Bir tecavüzcü, tecavüz ettiği kişiyle evlendiği taktirde “fail hakkındaki hükmün açıklanmasının geri bırakılmasına veya cezanın ertelenmesine imkan veren tasarı” Meclis Genel Kurulu’nda tartışıldı. Aslında yazıya başlarken bu kadar uzun bir cümleye de gerek yoktu. Bu tasarı tecavüzü meşrulaştırmaktan başka bir anlam taşımıyor. Bu tasarı tecavüzcülere açıkça kıyak geçiyor. Örneğin bir çocuğa birisi tecavüz edecek, devlet de o tecavüzcüye diyecek ki “Bununla evlenirsen seni affederim.” Bunu akla, mantığa, vicdana, dine, imana hiçbir ideolojiye sığdıramazsınız.

Ben bu yazıyı yazarken yeterli çoğunluk sağlanamadığından tartışma önümüzdeki salı gününe kaldı. Ama açıkçası AKP’nin kadın, kız, cinsellik, erkek, tecavüz, çocuk gibi anahtar kelimelerle yapacağı cümlelerden de, kanunlardan da, tasarılardan da bir hayır çıkmayacağını biliyoruz. Bu tasarının tartışıldığı gün Kayseri’de eski karısı ve kayınvalidesini öldürüp gazetecilere “Namusumu temizledim. Kadın hakları diye bir şey var diyorlardı ya, kadın hakları diye bir şey yok” diye bağıran adama da bir yasa tasarısı hazırlaması söylenseydi aşağı yukarı Meclis Genel Kurulu’na gelen tasarı gibi bir şeyler yazacağına şüphe yoktu.

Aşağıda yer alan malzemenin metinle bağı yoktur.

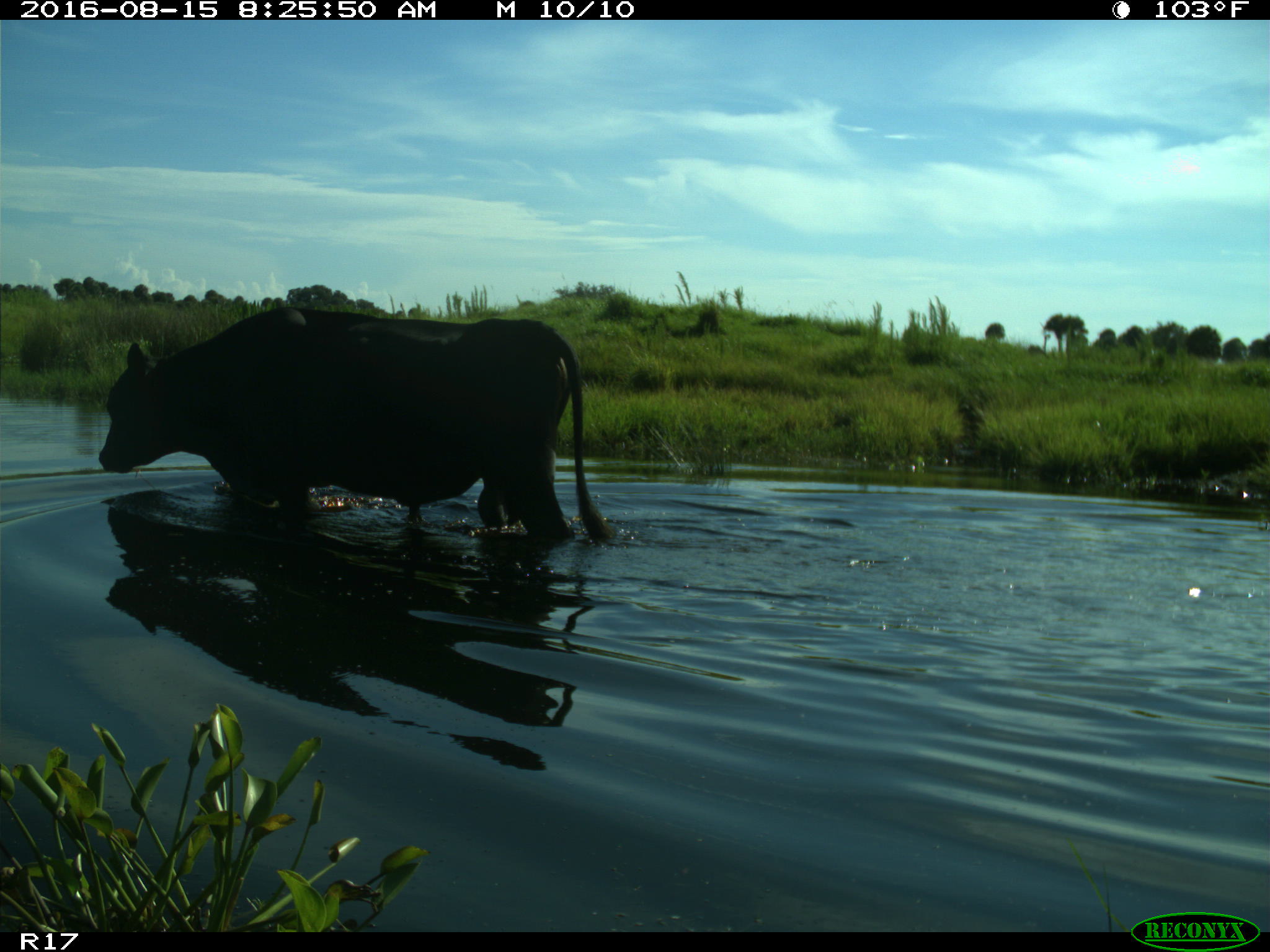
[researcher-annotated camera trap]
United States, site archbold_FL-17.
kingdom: Animalia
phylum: Chordata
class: Mammalia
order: Artiodactyla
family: Bovidae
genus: Bos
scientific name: Bos taurus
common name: domestic cow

Kadın Cinayetlerini Durduracağız Platformu’nun verilerine göre eylül ayında bu ülkede 35 kadın; erkekler tarafından öldürüldü, 44 kadına cinsel şiddet uygulandı, 15 çocuk istismara uğradı, 3 nefret suçu işlendi. Ekim ayında ise yine 35 kadın öldürüldü, 25 kadına cinsel şiddet uygulandı, 29 çocuk istismara uğradı ve 3 nefret suçu işlendi. İstikrar denilen bu olsa gerek. Bugün kadınların yarısından fazlasının kendi hayatları hakkında karar almak istemesi nedeniyle öldürüldüğü bir ülkede kadın nefretinden söz etmek için yeterince sebep bulunmaktadır. Üstelik bu cinayetlerin içerik ve niteliğine bakıldığında kadının sosyal statü, sınıf, bölge, ırk, etnik grup ve benzeri ayrımlar gözetilmeksizin her yerde ve şartta açıkça ezildiği de rahatlıkla görülecek.

Kuşkusuz bu veriler sadece buzdağının görünen kısmı. Bu konularda alan çalışmaları yapan araştırmacılardan duyduğumuz şeyler insanın kanını donduran türden. Ensestin ne kadar yaygın olduğu, tacizin artık sıradan bir hal aldığı, çocukların uğradıkları cinsel şiddetin artık neredeyse nasıl normal karşılandığını bu araştırmacıların gördüğü, işittiği, ama çoğunun yazamadığı ve yayınlayamadığı verilerden ve anlatılardan biliyoruz.

Ülkenin her yerinden bir trajedinin açığa çıkmaya başlamasınınsa iki nedeni var. Bunlardan ilki, artık eskiden bu yana var olan bu tür vakaların görünür olmasını sağlayan iletişim ve örgütlülüğün artmış olması. İkincisi ise AKP iktidarının kadını yatak odasına ve mutfağa hapsetmeye çalışan ekonomi politiğinin bu vakaların sayısını gerçekten artırmış olması. Kuşkusuz kadın sorunu ne yalnızca bu ülkenin ne AKP’nin ne bu çağın ne de herhangi bir ideolojinin sorunu. Kadın sorunu insanlığın en eski sorunu ve fakat AKP bu sorunu fazlasıyla derinleştirmek için elinden geleni yaptı, yapıyor. Üstelik sözde çözüm adına... O nedenle şimdi de tecavüze uğrayanı insandan bile saymayıp baş göz etmeye çalışıyor ve eğer bu tasarı geçerse açık bir insanlık suçuna imza atıyor.